F1 - win.ini: run=C:\WINDOWS\SYSTEM\MSREG32.EXE



Then reboot and search for MSREG32.EXE and 0.DLL and delete them if found.


Then run a online virus scan at one of these.

http://www3.ca.com/virusinfo/virusscan.aspx

http://housecall.trendmicro.com/

http://www.pandasoftware.com/activescan/

http://www.ravantivirus.com/scan/

Then your friend needs to get a virus program and spyware removal programs, Grisoft AVG Free Download , Ad-aware 6, and Spybot Download, to help protect against viruses and other baddies.

Grisoft AVG Free Download ,
AVG Update Download Options tip

Ad-aware 6
Ad-Aware 6: Reference Guide by Winchester73

Spybot Instructions and Download

 

[sighlentex]

Thanks VirtualMe...i think You might be right. I ran HJT and deleted the two that You said. I also deleted 0.dll (and could not find msreg32.exe). I rebooted the pc and had the same problem. 0.dll replicated and is still there. I deleted it twice, and even attempted to rename it, but it is self-preserving. Also of interest, is the fact that when i reboot the pc and run HJT the line :
F0 - system.ini: Shell=Explorer.exe C:\WINDOWS\SYSTEM\MSREG32.EXE
keeps reappearing.
(i'm also finding a file called 1.mzp that is unfamiliar to me)
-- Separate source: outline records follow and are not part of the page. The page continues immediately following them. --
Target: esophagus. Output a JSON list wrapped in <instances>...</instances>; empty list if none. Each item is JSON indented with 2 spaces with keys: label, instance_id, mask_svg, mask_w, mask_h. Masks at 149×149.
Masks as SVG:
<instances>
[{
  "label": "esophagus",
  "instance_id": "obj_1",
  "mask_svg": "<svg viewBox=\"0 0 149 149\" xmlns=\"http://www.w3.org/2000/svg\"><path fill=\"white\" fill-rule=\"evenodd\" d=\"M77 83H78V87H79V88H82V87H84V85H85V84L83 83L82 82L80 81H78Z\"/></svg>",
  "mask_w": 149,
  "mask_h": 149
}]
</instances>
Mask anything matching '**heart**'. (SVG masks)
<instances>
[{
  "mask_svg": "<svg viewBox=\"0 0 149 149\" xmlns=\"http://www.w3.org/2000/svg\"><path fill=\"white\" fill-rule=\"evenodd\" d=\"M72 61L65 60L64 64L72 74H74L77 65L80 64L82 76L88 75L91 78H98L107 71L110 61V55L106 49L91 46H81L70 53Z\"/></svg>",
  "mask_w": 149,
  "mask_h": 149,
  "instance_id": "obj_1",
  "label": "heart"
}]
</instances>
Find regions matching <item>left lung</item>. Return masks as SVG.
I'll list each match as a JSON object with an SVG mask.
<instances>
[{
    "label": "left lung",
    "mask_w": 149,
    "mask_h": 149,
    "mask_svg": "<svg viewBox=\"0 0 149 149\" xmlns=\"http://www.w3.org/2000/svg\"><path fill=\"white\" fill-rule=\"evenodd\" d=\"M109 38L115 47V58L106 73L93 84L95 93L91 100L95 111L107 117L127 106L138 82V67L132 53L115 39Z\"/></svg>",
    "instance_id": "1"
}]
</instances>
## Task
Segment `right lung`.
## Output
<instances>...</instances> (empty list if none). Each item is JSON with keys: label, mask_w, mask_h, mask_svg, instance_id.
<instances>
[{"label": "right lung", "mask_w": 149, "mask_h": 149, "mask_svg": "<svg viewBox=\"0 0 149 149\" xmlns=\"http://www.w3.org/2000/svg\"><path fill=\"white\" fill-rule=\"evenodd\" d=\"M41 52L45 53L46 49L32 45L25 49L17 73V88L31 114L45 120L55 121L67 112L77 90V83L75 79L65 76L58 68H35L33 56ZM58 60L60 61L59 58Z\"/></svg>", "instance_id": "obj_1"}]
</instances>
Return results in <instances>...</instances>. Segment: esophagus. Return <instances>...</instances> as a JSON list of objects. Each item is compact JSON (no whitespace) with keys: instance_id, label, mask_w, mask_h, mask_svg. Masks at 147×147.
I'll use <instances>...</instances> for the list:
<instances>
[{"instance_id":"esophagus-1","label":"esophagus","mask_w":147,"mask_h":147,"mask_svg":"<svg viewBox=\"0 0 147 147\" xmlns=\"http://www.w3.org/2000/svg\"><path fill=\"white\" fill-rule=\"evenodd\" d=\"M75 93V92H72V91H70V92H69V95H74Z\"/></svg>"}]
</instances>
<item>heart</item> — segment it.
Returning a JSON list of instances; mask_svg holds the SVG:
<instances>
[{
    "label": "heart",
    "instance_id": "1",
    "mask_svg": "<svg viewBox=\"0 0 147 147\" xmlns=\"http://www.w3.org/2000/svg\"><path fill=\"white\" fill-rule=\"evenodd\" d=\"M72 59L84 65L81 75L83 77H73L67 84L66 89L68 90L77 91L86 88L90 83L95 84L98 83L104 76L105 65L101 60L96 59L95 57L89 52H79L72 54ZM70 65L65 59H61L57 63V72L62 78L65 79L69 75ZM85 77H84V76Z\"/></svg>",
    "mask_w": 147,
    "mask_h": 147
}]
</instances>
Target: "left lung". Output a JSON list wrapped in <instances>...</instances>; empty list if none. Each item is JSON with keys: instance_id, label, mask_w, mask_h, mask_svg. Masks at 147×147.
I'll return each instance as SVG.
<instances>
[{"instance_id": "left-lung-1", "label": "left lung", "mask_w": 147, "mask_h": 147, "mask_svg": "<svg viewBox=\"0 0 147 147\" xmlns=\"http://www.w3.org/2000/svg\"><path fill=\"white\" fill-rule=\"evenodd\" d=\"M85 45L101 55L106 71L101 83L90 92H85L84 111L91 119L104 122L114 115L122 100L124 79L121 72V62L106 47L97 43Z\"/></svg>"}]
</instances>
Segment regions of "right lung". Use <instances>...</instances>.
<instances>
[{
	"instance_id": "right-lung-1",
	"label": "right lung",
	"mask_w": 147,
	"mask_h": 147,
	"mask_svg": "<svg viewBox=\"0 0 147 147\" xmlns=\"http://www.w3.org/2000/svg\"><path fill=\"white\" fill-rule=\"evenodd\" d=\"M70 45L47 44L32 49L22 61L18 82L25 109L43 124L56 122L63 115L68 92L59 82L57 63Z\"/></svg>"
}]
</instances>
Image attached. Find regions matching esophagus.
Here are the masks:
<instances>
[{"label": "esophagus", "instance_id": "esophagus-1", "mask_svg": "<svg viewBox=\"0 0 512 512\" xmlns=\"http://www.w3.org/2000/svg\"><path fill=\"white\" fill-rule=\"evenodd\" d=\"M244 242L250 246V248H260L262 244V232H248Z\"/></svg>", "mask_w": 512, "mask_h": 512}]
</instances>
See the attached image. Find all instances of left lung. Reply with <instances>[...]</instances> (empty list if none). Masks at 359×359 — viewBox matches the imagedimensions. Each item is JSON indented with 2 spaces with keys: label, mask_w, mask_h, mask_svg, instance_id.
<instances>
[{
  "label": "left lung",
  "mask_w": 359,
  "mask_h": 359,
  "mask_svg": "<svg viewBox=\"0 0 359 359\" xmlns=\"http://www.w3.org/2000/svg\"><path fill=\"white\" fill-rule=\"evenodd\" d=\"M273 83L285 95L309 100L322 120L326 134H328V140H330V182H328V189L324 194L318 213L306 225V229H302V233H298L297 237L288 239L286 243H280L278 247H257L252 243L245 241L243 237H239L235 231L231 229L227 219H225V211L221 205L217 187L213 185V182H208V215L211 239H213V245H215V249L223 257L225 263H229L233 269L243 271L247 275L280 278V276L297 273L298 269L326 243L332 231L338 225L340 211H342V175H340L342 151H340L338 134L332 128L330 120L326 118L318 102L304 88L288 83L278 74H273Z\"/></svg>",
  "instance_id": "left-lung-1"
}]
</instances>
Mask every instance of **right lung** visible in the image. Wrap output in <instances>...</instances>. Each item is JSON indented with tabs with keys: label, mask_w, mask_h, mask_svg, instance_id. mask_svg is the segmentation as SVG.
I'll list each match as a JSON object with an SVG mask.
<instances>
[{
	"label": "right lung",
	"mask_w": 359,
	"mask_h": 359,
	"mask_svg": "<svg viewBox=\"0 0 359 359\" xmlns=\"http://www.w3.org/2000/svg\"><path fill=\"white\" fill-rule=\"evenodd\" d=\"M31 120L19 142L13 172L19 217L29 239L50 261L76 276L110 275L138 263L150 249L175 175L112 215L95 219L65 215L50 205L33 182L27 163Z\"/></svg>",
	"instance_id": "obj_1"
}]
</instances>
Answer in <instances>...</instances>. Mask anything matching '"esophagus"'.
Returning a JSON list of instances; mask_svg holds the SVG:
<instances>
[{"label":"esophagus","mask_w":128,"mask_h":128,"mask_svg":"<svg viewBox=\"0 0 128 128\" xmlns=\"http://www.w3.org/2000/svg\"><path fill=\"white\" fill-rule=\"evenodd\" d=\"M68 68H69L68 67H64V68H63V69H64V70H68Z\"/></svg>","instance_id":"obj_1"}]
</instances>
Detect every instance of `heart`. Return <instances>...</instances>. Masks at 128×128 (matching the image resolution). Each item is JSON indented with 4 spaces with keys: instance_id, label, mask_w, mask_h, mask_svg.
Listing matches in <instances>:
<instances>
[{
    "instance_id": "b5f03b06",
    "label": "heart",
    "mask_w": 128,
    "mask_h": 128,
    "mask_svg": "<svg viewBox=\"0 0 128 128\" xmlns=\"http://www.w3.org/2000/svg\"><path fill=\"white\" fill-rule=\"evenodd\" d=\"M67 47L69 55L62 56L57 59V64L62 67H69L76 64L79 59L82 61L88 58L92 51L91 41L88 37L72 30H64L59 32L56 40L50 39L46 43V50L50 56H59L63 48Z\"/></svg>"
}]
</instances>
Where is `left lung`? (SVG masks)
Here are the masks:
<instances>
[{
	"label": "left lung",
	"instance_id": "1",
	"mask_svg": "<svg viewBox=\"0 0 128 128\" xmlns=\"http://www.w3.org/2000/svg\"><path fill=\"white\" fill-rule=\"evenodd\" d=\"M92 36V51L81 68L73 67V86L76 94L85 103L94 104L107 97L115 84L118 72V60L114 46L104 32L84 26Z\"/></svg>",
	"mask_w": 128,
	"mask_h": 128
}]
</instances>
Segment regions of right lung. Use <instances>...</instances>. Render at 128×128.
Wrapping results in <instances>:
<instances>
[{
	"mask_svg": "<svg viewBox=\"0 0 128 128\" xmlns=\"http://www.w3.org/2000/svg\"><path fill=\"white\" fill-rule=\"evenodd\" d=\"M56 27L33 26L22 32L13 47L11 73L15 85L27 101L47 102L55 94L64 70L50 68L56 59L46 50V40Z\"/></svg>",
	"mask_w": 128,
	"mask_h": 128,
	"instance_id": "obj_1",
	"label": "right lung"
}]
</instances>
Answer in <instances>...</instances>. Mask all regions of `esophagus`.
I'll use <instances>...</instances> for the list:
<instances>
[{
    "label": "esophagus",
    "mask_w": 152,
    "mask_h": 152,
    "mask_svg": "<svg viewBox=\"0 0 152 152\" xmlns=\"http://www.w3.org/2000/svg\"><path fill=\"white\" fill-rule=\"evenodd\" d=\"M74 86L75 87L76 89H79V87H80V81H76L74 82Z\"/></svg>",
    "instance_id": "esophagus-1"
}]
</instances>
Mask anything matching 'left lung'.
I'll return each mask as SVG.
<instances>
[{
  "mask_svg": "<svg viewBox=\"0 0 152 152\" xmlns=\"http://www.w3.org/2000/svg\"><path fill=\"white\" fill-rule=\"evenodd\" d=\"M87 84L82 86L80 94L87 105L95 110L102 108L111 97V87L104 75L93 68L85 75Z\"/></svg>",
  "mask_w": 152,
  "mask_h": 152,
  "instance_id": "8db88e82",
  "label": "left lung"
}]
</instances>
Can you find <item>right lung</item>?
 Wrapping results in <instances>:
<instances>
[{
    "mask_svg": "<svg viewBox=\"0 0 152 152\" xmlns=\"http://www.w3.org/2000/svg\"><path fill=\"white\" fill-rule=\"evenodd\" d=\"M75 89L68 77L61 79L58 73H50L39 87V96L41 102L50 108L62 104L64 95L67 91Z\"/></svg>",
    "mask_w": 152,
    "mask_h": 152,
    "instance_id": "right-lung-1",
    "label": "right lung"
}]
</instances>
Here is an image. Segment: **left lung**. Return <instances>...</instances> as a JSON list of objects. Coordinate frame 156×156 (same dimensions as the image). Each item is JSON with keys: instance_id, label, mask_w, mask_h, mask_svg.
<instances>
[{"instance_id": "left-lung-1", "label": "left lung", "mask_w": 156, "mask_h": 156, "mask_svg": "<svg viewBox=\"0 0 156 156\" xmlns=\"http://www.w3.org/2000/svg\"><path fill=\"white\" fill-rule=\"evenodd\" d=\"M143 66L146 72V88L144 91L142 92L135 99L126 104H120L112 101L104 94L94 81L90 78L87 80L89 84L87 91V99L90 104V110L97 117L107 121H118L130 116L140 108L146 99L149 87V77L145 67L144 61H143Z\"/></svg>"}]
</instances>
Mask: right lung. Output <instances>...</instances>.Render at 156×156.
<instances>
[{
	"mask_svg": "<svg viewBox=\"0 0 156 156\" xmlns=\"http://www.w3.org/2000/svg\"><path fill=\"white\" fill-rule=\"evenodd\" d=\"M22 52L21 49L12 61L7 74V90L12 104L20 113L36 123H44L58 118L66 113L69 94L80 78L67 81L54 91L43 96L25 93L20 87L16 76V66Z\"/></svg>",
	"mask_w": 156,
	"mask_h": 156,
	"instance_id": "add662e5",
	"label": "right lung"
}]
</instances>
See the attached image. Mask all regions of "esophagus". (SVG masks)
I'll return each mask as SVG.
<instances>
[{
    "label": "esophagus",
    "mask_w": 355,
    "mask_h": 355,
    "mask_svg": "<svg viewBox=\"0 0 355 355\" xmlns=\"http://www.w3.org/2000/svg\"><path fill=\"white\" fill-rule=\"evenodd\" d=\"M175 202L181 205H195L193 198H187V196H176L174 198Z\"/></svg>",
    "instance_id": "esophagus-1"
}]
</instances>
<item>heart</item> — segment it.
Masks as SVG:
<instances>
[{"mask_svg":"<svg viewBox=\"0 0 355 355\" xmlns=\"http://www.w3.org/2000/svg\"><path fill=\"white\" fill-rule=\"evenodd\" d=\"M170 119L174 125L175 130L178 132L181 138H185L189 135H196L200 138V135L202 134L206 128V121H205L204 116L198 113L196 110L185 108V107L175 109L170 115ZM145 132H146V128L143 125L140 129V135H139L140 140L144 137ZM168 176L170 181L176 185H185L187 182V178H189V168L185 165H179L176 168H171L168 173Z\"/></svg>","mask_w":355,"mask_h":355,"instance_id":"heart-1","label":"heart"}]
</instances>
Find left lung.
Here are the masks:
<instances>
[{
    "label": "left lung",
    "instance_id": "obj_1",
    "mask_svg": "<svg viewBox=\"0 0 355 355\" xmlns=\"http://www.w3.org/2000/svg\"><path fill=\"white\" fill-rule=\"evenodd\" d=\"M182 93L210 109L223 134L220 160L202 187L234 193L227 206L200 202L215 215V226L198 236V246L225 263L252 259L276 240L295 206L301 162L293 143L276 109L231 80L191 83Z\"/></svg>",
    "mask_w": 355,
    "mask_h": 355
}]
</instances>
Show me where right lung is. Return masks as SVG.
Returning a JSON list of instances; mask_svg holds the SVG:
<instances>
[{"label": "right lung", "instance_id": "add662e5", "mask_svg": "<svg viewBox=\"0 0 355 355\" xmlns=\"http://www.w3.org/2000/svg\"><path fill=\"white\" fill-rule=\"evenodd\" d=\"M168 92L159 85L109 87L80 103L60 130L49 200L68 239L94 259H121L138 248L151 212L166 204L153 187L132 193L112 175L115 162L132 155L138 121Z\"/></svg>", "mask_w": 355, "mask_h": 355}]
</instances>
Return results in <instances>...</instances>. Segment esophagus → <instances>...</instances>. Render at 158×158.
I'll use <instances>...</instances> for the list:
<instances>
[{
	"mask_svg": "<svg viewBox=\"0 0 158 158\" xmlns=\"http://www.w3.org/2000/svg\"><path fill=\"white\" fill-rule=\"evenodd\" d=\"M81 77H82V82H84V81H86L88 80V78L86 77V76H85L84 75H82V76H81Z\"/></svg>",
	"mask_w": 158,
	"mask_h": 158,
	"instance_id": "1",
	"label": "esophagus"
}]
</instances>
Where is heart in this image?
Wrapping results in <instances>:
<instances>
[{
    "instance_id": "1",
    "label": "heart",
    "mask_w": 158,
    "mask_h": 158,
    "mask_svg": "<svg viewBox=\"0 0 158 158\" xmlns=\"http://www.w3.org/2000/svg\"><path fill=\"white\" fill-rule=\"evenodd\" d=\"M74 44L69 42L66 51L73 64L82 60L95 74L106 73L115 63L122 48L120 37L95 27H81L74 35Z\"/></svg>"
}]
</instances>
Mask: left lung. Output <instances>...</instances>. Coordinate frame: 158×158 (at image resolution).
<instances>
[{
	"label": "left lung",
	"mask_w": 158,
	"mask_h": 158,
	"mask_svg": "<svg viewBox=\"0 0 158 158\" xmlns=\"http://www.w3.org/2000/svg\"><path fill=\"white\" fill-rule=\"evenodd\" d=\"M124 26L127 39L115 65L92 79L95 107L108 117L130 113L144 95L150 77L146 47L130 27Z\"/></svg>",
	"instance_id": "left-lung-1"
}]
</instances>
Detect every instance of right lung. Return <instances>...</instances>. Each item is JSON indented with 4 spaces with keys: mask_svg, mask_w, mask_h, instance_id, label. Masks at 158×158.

Please help! This is a bad booger, and it really needs to go away!! Thanks in advance.

 

[sighlentex]

Ok...just a bit more REALLY IMPORTANT information..

it's Backdoor Assassin or Backdoor Beast that this computer is infected with. I found that out with Housecalls...but it says that it's uncleanable. Now what?

 

[VirtualMe]

Was the uncleanable files in System Restore?

For additional information, and an alternative to disabling Windows Me System Restore, see the Microsoft Knowledge Base article, "Antivirus Tools Cannot Clean Infected Files in the _Restore Folder," Article ID: Q263455.

If so Disabling Windows Me System Restore will purge the restore points and get rid of the uncleanable files, if that is where it is.

If not, can you post the Anti-virus scan log, so we can see where it is located?

Post a new Hijack This log also.

You may need to hit Ctrl+Alt+Del and End Task on MSREG32.EXE from running if it shows there.

Then have Hijack This remove F0 - system.ini: Shell=Explorer.exe C:\WINDOWS\SYSTEM\MSREG32.EXE

and 1.mzp

Also PalTalk is considered as adware by Pest Patrol, so you may want to see about uninstalling it.


I'm going to be away from the computer for several hours, so you may want to ask flrman1, Rollin' Rog, or one of the others over in the Security forum to look at the post you have started here.